# start of MATERIAL PROVIDED

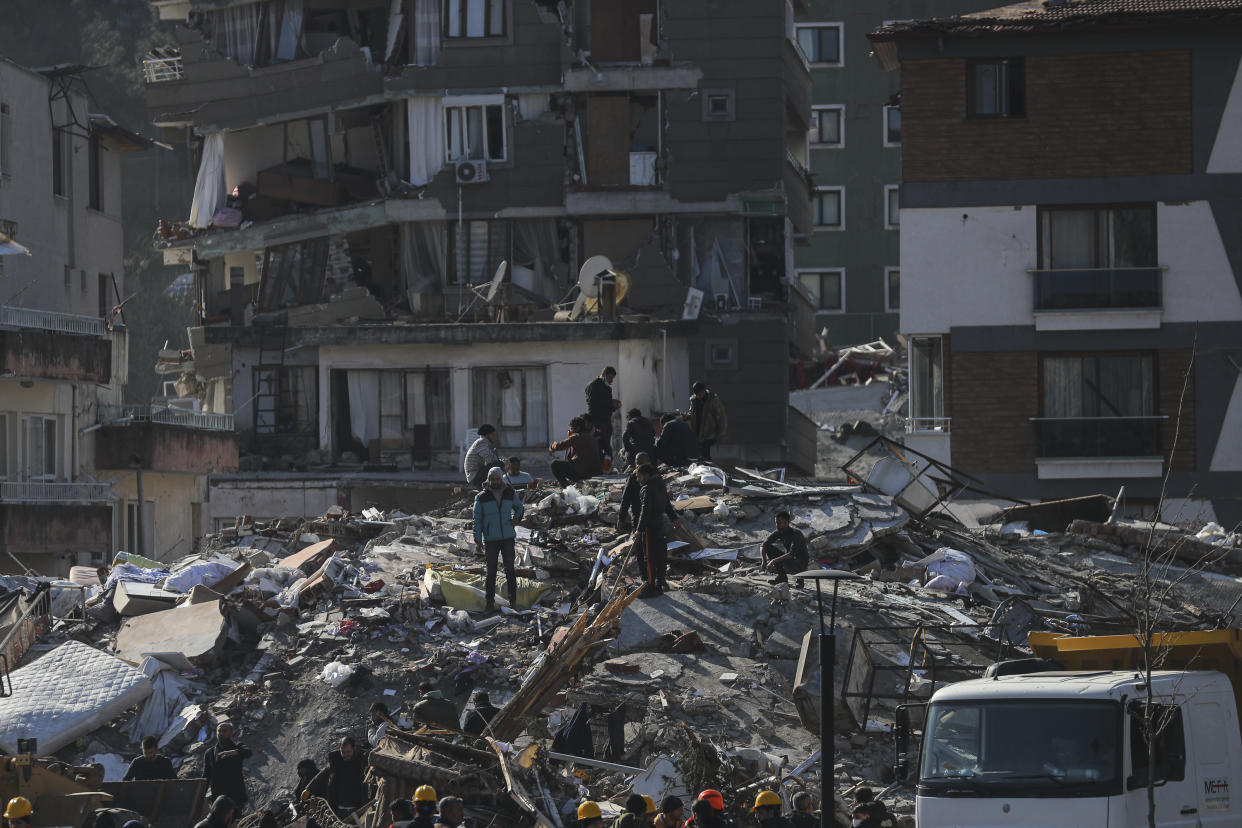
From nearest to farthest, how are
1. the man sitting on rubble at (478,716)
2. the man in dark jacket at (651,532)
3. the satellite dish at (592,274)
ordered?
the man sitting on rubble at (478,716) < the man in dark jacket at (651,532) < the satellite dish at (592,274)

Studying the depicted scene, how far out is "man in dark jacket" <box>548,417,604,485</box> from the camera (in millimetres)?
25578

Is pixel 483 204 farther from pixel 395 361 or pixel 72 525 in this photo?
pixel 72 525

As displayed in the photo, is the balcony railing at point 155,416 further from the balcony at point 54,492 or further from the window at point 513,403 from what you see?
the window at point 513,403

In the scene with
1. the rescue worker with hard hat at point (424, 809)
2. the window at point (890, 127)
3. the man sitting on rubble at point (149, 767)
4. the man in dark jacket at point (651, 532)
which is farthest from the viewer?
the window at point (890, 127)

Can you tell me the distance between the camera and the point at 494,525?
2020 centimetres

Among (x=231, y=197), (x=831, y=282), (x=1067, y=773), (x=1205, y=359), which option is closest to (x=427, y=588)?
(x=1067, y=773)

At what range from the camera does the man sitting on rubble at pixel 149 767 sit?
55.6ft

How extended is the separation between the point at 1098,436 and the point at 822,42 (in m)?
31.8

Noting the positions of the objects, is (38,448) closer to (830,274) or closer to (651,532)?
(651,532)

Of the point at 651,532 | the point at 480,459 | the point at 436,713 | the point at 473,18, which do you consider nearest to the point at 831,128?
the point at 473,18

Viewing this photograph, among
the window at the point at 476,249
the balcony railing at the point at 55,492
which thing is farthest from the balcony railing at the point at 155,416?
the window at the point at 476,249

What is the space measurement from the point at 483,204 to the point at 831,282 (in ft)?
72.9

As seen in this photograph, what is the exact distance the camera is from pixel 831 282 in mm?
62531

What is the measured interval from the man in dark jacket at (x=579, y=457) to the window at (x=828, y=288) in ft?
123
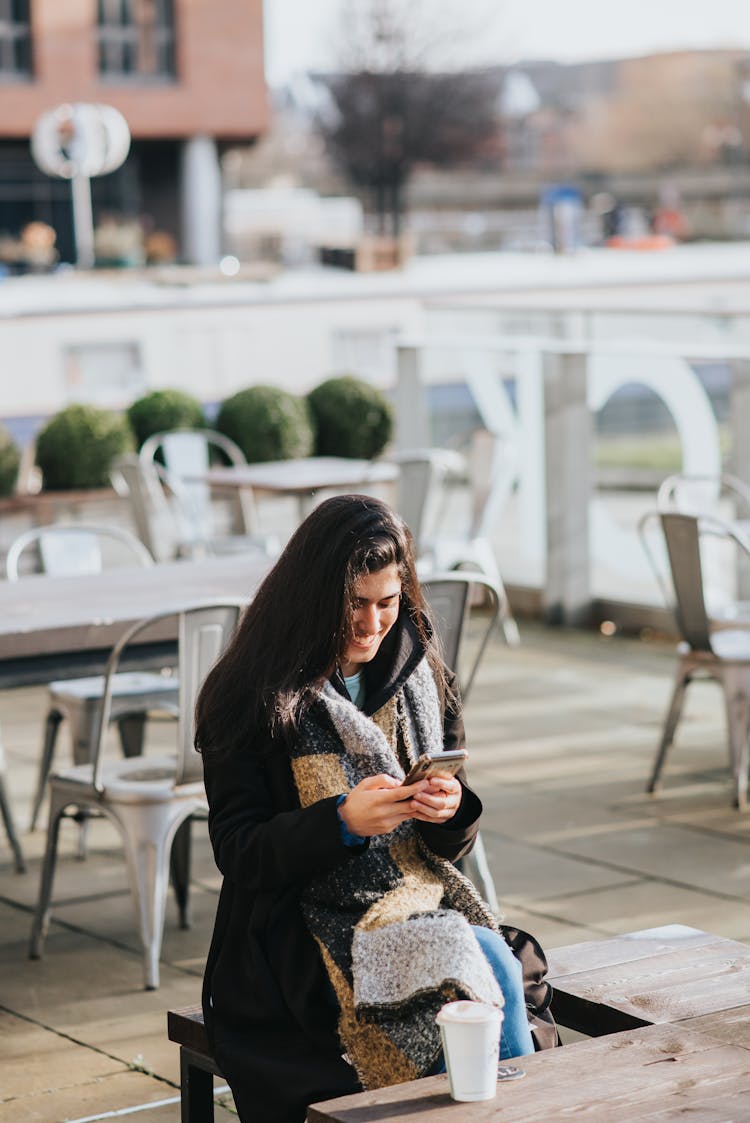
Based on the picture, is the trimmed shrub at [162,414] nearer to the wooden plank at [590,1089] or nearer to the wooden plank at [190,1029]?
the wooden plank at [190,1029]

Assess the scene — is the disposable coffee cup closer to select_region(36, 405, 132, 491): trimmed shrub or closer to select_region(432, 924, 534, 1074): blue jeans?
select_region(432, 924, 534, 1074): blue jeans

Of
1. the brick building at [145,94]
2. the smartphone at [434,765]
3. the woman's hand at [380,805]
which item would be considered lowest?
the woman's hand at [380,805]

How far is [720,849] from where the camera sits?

# end of MATERIAL PROVIDED
# start of MATERIAL PROVIDED

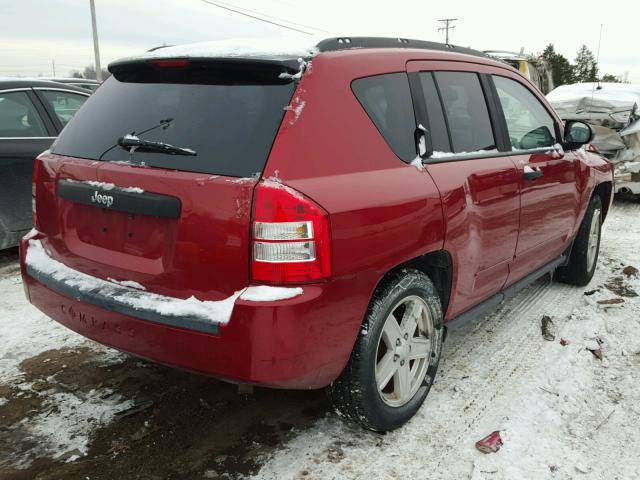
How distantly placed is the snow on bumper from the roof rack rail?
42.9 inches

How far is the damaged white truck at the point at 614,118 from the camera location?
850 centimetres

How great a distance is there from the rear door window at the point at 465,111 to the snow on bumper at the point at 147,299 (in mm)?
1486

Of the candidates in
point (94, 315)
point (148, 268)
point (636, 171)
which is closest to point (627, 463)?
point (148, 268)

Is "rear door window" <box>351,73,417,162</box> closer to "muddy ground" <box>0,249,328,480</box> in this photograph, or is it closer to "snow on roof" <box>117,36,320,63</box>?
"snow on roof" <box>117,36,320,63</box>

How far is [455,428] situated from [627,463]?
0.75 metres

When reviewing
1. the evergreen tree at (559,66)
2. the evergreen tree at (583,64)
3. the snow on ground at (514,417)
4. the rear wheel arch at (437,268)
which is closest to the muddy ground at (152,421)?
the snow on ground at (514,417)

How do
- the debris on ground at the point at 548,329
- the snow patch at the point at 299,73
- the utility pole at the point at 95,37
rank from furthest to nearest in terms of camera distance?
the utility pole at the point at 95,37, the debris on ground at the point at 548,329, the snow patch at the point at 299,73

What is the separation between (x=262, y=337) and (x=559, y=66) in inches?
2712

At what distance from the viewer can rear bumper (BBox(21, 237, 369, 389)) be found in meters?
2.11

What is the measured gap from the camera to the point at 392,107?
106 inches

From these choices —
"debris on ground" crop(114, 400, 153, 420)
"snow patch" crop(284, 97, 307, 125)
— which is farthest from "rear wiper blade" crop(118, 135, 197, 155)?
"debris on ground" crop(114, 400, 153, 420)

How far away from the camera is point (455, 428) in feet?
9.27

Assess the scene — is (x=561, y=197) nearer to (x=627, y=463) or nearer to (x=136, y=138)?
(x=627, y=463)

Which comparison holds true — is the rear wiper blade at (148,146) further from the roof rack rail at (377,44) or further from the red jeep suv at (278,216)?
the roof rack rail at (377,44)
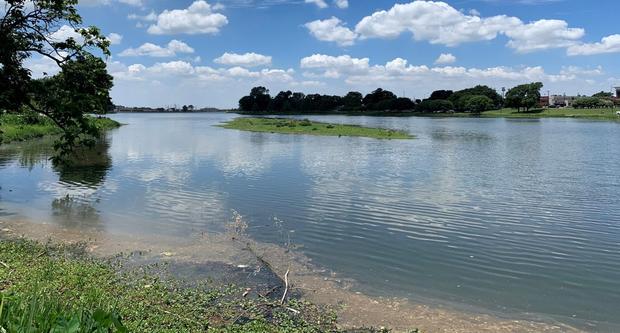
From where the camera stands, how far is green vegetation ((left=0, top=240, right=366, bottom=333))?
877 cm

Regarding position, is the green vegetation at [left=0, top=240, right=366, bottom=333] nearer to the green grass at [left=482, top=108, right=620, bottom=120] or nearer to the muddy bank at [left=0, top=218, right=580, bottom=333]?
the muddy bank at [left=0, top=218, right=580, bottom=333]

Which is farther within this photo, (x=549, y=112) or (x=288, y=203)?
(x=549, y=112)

# end of MATERIAL PROVIDED
# start of MATERIAL PROVIDED

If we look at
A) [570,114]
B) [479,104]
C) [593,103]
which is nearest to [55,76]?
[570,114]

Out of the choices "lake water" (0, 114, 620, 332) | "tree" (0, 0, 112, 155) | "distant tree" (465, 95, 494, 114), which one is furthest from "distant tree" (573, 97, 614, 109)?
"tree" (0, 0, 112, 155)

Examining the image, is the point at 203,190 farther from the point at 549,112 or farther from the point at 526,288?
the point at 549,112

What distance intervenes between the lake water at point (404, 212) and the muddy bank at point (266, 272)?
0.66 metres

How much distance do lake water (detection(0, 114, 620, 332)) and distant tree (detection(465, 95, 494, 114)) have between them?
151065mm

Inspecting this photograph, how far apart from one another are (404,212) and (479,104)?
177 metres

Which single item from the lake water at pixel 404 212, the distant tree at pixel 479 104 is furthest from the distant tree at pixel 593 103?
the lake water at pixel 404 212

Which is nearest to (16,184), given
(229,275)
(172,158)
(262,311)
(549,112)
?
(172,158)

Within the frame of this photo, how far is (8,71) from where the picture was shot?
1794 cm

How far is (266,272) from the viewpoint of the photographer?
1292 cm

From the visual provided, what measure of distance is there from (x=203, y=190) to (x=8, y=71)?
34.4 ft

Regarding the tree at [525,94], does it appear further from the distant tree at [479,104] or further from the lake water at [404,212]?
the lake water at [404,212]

# end of MATERIAL PROVIDED

EXERCISE> Copy the material again, starting at the line that contains "Of the candidates in" and ending at the line that contains "0.75 metres", with "candidates" replaced by "choices" and nothing else changed.

FULL RESPONSE>
Of the choices in
point (94, 315)
point (148, 268)
point (636, 171)
which is closest to point (627, 463)?
point (148, 268)

Is "rear door window" <box>351,73,417,162</box> closer to "muddy ground" <box>0,249,328,480</box> in this photograph, or is it closer to "snow on roof" <box>117,36,320,63</box>?
"snow on roof" <box>117,36,320,63</box>

How far is [455,428] situated from [627,463]?
0.75 metres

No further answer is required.